Par conclusions n° 2 signifiées par RPVA le 29 septembre 2023, auxquelles la juridiction saisie se réfère expressément conformément aux dispositions de l'article 455 du code de procédure civile, Monsieur [G] [U] demande le prononcé du divorce sur le fondement des articles 233 et 234 du code civil et sollicite du juge aux affaires familiales de :
- rejeter la pièce n°4 versée aux débats par Madame [O],
- prononcer le divorce de époux [O] / [G] [U] pour acceptation de la rupture du mariage en application de l’article 233 du Code civil ;
- ordonner la mention du jugement à venir en marge de l’acte de mariage et des actes d’état civil des époux ;
- fixer la date des effets du divorce au 1er juillet 2021,
- juger que Madame [O] reprendra l’usage de son nom de famille,
- constater l’autorité parentale conjointe sur les enfants mineurs [K] et [A] [G] [U],
- fixer la résidence d’[K] et de [A] au domicile de leur mère,
- fixer un droit de visite et d’hébergement au profit de Monsieur [G] [U] concernant [K] et [A], à défaut de meilleur accord des parents :
* Pendant les périodes scolaires :
° Tant que Monsieur [G] n’a pas repris d’activité salariée : les fins de semaines paires du vendredi soir sortie des classes au dimanche 18 heures, les mercredis de chaque semaine de la sortie des classes jusqu’à 18 heures retour au domicile de la mère, les mardis soirs des semaines paires de la sortie des classes à 18 heures au domicile de la mère,
° A compter de la reprise d’activité salariée de Monsieur [G] : Les fins de semaine paires du vendredi sortie des classes au dimanche 18 heures, une fin de semaine supplémentaire entre chaque vacances scolaires qui sera fixée d’un commun accord entre les parents,
* Pendant les vacances scolaires : la première moitié des vacances les années paires et la seconde moitié les années impaires.
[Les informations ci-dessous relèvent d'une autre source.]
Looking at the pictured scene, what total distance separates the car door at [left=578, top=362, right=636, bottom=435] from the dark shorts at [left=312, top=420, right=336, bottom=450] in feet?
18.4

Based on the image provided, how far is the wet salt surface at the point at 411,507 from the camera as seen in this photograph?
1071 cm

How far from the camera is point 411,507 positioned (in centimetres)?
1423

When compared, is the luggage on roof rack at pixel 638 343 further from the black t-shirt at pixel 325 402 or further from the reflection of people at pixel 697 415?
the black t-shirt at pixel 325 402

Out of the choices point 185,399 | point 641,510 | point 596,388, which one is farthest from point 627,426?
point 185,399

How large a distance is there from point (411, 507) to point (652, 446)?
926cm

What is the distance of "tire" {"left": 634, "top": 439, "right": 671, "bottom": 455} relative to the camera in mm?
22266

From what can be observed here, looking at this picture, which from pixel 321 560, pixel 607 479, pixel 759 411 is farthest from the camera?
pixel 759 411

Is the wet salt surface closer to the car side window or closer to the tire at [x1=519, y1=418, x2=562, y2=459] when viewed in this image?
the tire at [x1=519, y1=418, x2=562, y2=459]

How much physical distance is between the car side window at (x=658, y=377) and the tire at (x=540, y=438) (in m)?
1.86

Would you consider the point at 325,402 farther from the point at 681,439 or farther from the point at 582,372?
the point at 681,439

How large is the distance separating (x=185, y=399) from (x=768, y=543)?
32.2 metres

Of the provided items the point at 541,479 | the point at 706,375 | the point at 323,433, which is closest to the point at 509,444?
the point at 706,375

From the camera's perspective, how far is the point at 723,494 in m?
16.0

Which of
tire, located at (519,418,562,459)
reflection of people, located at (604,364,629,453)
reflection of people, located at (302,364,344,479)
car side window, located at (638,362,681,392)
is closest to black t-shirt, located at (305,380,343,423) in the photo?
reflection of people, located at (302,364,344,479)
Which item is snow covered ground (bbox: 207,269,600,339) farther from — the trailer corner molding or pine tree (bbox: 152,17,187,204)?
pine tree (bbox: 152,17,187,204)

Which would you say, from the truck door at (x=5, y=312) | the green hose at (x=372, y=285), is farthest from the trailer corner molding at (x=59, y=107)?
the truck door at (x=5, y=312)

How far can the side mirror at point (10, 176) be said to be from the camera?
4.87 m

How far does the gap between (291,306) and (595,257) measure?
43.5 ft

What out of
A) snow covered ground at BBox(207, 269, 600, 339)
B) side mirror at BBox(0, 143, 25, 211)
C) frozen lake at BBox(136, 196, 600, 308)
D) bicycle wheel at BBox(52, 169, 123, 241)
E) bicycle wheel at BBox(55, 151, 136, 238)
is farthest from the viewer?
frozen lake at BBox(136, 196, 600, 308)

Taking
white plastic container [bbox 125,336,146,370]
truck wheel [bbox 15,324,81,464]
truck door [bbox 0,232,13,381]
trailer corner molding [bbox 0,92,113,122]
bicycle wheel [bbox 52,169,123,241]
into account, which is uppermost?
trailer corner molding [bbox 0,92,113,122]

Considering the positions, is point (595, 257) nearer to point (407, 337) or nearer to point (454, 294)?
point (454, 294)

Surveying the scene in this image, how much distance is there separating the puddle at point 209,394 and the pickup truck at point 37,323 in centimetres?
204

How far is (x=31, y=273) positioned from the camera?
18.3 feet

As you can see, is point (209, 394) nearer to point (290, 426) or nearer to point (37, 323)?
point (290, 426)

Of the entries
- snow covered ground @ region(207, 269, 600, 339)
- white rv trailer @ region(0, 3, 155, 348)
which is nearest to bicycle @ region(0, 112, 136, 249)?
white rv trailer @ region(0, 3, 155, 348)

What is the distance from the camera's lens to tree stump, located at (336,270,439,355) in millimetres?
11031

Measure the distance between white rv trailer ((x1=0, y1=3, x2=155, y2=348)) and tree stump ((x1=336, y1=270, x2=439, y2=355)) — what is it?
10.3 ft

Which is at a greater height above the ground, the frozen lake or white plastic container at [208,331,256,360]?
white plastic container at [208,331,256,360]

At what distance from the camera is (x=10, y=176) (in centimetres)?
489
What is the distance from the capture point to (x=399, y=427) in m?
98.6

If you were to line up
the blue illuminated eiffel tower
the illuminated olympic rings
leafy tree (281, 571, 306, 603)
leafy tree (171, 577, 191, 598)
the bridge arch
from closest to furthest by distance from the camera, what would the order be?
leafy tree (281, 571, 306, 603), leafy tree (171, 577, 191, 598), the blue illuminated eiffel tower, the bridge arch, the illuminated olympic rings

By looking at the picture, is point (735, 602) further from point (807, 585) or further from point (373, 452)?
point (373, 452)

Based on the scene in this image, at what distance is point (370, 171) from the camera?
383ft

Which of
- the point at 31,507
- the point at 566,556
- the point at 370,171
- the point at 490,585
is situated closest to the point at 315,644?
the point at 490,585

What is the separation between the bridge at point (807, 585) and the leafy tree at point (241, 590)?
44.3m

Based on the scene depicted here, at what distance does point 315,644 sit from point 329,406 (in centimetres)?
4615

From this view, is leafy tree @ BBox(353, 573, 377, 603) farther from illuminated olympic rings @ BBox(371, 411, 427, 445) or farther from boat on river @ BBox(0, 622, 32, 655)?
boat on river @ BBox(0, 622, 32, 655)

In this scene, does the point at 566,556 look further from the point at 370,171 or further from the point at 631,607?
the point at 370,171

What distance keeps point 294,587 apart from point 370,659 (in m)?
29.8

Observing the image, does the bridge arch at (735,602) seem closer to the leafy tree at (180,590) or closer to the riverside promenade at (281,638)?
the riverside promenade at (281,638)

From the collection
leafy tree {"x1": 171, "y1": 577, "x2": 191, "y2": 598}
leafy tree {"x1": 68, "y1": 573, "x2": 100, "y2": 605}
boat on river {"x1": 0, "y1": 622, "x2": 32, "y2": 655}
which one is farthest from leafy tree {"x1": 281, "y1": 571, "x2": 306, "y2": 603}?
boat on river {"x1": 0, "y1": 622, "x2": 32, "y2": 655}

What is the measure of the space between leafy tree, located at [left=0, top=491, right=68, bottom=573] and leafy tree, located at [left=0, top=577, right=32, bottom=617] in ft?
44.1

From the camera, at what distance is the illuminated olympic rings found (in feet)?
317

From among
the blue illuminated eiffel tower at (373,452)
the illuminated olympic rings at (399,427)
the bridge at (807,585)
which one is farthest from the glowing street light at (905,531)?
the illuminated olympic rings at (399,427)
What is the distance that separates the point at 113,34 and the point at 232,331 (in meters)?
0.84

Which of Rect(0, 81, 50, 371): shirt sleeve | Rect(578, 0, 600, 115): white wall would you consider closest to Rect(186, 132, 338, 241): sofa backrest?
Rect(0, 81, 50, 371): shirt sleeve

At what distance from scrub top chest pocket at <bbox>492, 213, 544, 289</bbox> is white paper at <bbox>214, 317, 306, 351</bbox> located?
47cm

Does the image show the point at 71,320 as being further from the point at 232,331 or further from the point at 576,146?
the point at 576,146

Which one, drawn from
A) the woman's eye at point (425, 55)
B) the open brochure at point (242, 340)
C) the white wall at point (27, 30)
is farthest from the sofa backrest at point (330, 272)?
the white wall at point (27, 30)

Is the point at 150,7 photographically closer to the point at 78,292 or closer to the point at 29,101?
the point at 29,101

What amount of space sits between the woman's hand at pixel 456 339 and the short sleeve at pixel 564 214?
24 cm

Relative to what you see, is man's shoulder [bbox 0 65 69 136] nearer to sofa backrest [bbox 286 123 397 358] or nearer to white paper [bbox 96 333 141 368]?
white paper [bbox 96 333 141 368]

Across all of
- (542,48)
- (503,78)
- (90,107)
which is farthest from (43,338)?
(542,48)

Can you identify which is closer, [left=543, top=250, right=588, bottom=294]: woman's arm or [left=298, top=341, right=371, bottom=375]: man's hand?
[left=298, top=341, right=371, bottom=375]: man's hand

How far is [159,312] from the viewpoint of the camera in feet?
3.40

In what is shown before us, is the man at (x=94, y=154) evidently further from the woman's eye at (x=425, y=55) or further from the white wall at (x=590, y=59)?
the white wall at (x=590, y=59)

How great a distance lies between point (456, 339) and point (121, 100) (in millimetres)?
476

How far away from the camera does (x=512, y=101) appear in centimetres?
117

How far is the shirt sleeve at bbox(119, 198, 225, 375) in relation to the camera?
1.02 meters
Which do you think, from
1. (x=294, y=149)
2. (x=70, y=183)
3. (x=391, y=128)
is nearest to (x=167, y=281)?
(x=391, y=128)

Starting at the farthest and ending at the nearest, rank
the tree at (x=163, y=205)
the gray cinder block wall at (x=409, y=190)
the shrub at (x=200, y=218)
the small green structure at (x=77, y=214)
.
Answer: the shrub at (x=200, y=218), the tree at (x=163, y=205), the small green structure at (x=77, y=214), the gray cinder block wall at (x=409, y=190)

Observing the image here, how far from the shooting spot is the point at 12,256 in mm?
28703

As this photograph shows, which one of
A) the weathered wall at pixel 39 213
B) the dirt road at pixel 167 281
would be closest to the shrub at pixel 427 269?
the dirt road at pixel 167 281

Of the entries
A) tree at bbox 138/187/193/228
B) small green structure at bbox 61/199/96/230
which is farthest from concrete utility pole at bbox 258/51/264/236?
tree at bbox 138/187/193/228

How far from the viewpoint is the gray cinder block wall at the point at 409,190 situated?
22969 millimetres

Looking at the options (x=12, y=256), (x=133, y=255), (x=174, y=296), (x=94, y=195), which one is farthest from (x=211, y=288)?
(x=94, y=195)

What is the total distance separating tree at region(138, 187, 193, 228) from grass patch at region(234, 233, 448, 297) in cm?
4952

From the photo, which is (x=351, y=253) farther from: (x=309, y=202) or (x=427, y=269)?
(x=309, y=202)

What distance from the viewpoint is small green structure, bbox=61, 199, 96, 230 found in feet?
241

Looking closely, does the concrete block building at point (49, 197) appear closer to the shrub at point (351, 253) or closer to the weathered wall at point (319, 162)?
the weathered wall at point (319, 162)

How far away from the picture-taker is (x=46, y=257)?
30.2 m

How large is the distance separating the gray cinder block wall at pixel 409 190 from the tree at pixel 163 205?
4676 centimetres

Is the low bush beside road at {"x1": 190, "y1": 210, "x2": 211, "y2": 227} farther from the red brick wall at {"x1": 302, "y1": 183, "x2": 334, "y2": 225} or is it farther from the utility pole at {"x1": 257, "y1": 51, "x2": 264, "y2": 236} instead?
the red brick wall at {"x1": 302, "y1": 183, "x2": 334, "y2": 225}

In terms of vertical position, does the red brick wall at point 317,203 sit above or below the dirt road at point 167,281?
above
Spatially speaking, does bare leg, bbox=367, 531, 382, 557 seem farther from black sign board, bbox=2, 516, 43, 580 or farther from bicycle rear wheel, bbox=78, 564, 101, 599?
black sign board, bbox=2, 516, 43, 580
- fixer à la charge de Monsieur [G] [U] une contribution à l’entretien et l’éducation des deux enfants s’élevant à 150 euros par mois et par enfant,
- écarter le mécanisme d’intermédiation des pensions alimentaires géré par l’agence de recouvrement et d’intermédiation des pensions alimentaires (ARIPA),
- constater que chacun des époux conservera la charge des frais exposés dans le cadre de la présente procédure.
Les enfants mineurs concernés par la présente procédure ont été informés de leur droit à être entendu et assisté d'un avocat conformément aux dispositions des articles 388-1 du code civil et 338-1 et suivants du code de procédure civile. Toutefois, aucune demande d’audition n’a été faite en ce sens.
L’absence de procédure d’assistance éducative a été vérifiée.
La clôture de la procédure a été prononcée le 05 décembre 2023. L'affaire a été fixée à l'audience du 06 février 2024 et mise en délibéré au greffe au 25 avril 2024.
[DÉBATS NON PUBLICS – Motivation de la décision occultée]
PAR CES MOTIFS
Statuant publiquement, après débats en chambre du conseil, par décision contradictoire rendue en premier ressort,
Vu l'ordonnance de non-conciliation du tribunal judiciaire de Paris en date du 01 juillet 2021,
Vu l'article 388-1 du code civil,
Rejette des débats la pièce n°4 produite par Madame [M] [O] ;
Prononce, sur le fondement des articles 233 et 234 du code civil, le divorce de :
Madame [M], [T], [B] [O], née le [Date naissance 1] 1982 à [Localité 11] (69)
et
Monsieur [Y], [W] [G] [U], né le [Date naissance 3] 1977 à [Localité 14] (78)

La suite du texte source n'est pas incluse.